_Apply what you read_.
**1.** Answer these questions from the text about parenting during a cancer diagnosis.
(a) What lift restriction has the writer been under?
(b) How did H react when told "No, Mommy isn't tired"?
(c) What does H now do at daycare drop-off?
**2.** Can you pick up the text about parenting during a cancer diagnosis after its final sentence and keep it going?

_Supplied text_.

________________________________________

My heart broke the first time I heard these words from one of my children. Even though the surgeries have been small, they’ve taken their toll. I’ve been tired, been under lift restrictions (no more than 10 pounds), and on some days, been simply wiped in the evening when I normally play with the kids.

This won’t be the last time I hear this, but hearing it for the first made me want to cry. We were simply sitting at breakfast, doing our normal morning routine of laughter and chaos. I wasn’t doing anything out of the ordinary. I think H was asking to gauge my mood for the day. When I said, “No, Mommy isn’t tired,” she gave me the biggest smile.

I know that I’ve been more short-tempered in the evening. Two-year-olds can be trying on a good day. Potty-training twin two-year-olds while going through a cancer diagnosis has proven to be trying on both my husband and me. Would we have been this irritable and lose our cool this often without all of the medical mumbo-jumbo going on? I’d like to think no, but it’s hard to say how much cancer is changing our parenting and personalities.

H has noticed the most. She’s my watcher and observes everything. She asks questions obsessively to see if there is going to be a change in our routine. “Mommy go doctor again?”, “Mommy still have owie?”, “Mommy hurt?”, “Mommy not happy?”

We’ve already began to notice some behavioral changes over the past week. H has been solid on the potty-training for a while and though that still seems to be going well, she’s just more clingy. She keeps asking to be rocked and held. She now holds back and stays next to me when I do drop-off at daycare instead of running to her friends. Normally, I would assume she was sick, but we aren’t seeing any signs of that. We think she just senses a change is in the air and needs reassurance.

________________________________________

[Stored items from a collection]
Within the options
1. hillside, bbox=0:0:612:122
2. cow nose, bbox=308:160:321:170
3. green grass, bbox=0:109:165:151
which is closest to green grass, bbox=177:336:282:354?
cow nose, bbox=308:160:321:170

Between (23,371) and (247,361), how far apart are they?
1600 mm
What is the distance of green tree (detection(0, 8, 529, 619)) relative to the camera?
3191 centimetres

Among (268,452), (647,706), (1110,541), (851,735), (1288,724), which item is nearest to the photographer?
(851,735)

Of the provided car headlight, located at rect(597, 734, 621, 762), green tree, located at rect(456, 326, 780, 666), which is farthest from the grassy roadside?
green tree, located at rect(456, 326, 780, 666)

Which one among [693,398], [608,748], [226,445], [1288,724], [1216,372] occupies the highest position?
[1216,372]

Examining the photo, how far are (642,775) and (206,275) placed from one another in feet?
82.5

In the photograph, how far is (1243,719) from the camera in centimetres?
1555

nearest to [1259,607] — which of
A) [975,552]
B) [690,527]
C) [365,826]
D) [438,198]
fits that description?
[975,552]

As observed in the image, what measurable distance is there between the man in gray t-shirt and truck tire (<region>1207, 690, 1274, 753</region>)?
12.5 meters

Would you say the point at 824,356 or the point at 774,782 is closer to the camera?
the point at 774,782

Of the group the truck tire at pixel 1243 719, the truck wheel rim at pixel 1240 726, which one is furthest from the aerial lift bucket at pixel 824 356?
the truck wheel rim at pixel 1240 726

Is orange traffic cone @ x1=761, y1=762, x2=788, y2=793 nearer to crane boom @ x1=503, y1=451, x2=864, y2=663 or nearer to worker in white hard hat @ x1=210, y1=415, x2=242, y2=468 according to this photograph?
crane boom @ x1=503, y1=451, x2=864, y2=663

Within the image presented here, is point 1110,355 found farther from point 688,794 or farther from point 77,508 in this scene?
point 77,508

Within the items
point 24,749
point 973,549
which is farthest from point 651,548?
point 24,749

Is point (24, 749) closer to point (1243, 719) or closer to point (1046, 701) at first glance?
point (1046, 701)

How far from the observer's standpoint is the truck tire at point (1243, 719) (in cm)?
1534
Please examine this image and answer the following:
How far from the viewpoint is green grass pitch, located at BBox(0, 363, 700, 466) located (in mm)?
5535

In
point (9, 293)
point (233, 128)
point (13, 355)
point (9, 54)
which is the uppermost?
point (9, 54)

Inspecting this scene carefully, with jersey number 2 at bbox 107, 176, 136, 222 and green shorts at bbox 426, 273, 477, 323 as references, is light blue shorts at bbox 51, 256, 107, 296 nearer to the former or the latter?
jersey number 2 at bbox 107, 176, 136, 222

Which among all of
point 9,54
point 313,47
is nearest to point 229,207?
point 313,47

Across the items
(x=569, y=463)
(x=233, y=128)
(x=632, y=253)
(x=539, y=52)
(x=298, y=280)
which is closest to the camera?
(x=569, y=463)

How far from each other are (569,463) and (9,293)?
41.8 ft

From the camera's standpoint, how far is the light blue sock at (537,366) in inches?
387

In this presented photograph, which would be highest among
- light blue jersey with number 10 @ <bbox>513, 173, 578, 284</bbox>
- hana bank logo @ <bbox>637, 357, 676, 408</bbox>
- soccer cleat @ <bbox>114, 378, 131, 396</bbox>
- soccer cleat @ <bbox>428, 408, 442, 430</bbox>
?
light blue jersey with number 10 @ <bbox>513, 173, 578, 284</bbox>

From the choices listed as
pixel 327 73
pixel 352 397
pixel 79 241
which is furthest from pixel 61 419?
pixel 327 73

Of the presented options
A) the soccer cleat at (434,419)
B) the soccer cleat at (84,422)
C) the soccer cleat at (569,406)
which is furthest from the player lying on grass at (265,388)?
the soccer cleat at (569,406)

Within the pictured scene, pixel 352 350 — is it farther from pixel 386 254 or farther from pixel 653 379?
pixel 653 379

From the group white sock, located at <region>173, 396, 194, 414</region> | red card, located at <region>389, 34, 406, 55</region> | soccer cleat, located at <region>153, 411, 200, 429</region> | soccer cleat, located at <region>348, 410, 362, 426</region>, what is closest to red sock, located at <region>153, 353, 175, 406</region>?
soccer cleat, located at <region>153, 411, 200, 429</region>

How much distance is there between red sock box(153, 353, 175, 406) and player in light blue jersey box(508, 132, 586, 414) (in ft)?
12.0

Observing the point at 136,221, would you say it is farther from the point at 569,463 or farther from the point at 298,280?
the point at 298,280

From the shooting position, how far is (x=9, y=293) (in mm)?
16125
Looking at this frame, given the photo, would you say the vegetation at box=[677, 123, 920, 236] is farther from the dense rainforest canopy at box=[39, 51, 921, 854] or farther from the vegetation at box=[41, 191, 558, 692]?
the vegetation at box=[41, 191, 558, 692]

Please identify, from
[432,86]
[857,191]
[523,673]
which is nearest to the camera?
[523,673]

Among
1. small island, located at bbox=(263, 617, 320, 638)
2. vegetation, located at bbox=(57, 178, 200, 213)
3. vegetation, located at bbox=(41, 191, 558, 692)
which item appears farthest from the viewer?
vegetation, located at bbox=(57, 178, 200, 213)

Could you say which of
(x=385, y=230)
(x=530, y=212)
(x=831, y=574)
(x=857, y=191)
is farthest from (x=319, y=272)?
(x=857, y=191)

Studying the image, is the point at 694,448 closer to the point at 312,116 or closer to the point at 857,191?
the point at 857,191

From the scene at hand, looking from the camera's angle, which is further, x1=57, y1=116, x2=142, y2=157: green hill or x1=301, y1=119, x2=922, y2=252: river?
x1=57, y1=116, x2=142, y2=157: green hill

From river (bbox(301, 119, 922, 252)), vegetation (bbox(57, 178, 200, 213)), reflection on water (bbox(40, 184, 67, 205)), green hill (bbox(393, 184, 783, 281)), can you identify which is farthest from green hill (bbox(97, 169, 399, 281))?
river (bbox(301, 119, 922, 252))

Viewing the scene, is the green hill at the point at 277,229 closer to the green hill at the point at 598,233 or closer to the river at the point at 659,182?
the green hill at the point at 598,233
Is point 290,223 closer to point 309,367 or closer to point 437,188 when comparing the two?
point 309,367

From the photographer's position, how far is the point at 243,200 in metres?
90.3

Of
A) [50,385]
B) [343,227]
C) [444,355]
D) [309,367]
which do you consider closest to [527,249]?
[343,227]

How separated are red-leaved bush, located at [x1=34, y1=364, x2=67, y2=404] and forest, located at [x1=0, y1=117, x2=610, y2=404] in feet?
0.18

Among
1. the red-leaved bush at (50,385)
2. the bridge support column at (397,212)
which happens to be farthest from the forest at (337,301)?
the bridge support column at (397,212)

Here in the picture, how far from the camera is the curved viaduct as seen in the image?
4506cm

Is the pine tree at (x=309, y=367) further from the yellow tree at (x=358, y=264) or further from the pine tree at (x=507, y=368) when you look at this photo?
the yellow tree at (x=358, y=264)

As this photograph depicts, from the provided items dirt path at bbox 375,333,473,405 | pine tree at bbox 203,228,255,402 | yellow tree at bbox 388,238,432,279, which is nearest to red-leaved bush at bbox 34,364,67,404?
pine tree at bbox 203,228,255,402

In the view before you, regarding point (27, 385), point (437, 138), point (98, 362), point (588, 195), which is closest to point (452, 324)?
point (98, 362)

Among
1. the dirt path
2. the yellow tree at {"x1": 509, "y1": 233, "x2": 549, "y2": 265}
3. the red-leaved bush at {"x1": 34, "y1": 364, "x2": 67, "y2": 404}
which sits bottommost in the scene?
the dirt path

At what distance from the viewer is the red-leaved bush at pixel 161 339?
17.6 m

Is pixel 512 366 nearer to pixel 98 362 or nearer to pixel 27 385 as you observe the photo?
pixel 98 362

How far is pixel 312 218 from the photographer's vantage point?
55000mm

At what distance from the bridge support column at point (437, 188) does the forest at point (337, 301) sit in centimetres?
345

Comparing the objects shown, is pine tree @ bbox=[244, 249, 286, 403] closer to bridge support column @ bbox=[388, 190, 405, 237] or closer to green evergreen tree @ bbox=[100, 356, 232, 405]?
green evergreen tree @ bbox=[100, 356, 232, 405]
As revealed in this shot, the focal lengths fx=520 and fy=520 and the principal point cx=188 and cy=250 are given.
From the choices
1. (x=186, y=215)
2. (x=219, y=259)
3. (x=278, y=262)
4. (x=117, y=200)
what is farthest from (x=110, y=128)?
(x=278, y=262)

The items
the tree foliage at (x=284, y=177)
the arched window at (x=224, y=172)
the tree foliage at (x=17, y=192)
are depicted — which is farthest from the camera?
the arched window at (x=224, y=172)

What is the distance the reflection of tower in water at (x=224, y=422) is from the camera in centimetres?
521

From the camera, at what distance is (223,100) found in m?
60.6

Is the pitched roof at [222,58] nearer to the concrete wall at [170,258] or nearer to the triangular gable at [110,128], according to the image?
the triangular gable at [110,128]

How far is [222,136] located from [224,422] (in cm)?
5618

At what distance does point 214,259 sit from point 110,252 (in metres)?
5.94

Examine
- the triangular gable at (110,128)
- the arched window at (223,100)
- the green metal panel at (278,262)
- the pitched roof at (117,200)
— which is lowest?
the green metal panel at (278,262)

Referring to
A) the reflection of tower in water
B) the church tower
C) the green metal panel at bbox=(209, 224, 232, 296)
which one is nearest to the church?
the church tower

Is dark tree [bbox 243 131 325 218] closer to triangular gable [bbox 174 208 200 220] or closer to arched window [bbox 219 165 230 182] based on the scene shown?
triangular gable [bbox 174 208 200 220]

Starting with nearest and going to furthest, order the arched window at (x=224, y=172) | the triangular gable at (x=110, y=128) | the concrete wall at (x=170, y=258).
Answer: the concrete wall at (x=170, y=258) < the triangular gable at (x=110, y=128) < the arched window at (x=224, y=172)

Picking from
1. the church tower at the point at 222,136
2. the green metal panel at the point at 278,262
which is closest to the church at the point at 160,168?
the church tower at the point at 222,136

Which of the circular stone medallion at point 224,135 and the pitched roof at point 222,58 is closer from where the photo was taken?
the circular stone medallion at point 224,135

________________________________________

_Exercise results_.
**1.**
(a) No more than 10 pounds.
(b) She gave the biggest smile.
(c) She holds back and stays next to the writer instead of running to her friends.

**2.**
Baby H struggles with Mommy not always being able to hold him. And hitting my port constantly. He’s learning to walk and if I’m not ever-vigilant, he will, without fail, hurl himself hands-first on my port and I can’t help but yelp in pain (which confuses him and often makes him cry). Luckily, the scar is healing and this is no longer excruciating.

Outside of dying, these changes are my biggest fear. I fear not being the parent I want to be because I’m simply out of reserves. I can’t wait to get my first chemo session under my belt so that I can figure out how we make my treatment seem seamless to the kids while using friends and families to distract them from the normal things Mommy isn’t doing that day.

I know they are resilient and I take comfort in the fact that they are too young to remember me going through this, but I’m their mom. I worry.